Social Engineering – Schwachstelle Mensch?

Die Welt ist böse!
Aber der Mensch ist edel und gut!

In diesem Sinne lenke ich heute eure Aufmerksamkeit mal wieder auf die „Informationssicherheit“ und da auf das Thema Social Engineering.

Social Engineering

Kein Thema für Wissensarbeiter und Personen, die sich in erster Linie mit dem Vermitteln von Wissen beschäftigen sollten?
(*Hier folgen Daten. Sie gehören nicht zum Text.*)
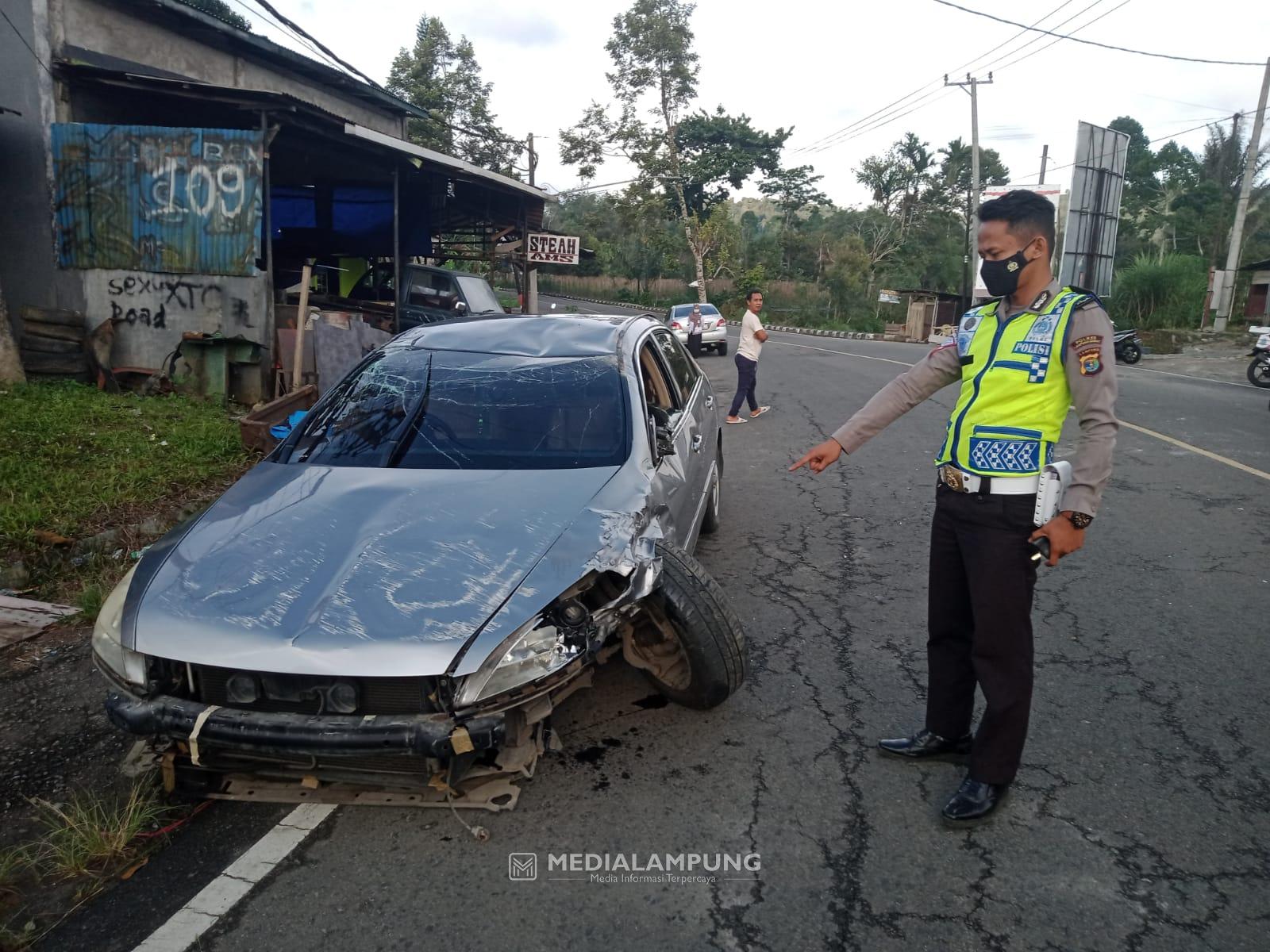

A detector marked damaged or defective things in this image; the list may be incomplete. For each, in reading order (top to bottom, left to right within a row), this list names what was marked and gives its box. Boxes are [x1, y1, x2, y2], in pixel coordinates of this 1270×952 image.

damaged silver sedan [94, 317, 746, 807]
cracked asphalt [44, 322, 1264, 952]
exposed car wheel [622, 540, 741, 711]
exposed car wheel [701, 462, 721, 538]
detached bumper [104, 695, 502, 762]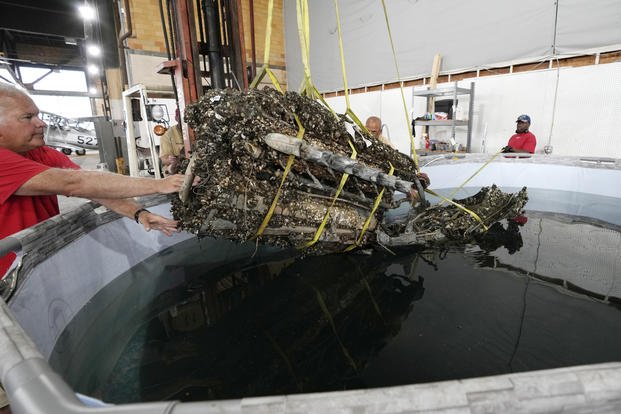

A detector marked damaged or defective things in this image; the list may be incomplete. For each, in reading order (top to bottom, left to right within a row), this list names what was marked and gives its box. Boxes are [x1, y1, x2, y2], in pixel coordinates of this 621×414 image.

corroded metal debris [171, 88, 528, 251]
Vielleicht. Aber ganz glauben kann ich es nicht.

Mit der zunehmenden Digitalisierung und Vernetzung von Bildungseinrichtungen eigenen sich auch diese – aus meiner Sicht – ganz hervorragend als Ziel für bösartige Attacken.

Ob durch unerlaubte Manipulationen Prüfungsergebnisse nachgebessert, optimiert werden.
Oder durch Manipulationen vielleicht auch Eltern/Erziehungsberechtigte genötigt werden sollen, etwas bestimmtes zu tun bzw. zu unterlassen um mögliche Nachteile von ihren Sprösslingen abzuwenden.
Der „bösen“ Fantasie sind hier keine Grenzen gesetzt.

Natürlich sind vom Phänomen „Social Engineering“ nicht vor allem Bildungseinrichtungen betroffen.
Sondern Unternehmen, wo es Geld und Betriebsgeheimnisse zu holen gibt.

Im Artikel

SOCIAL ENGINEERING – SICHERHEITSLÜCKE MENSCH ERKENNEN

von VIDEC Data Engineering GmbH

werden die gängigen Angriffswege und auch Verteidigungsstrategien skizziert.

Conclusio

Als besonders gefährlich  erweisen sich Angriffe, bei denen Social-Hacker gezielt einzelne Mitarbeiter für ihre Angriffe auswählen, da diese in Bezug auf Sicherheitsaspekte heute oft das schwächste Glied in der Kette bilden.

Durch geschickte Manipulation werden unbewusste menschliche Handlungsmuster ausgenutzt, um an wertvolle Geschäftsgeheimnisse zu gelangen oder in gesicherte Netzwerke einzudringen.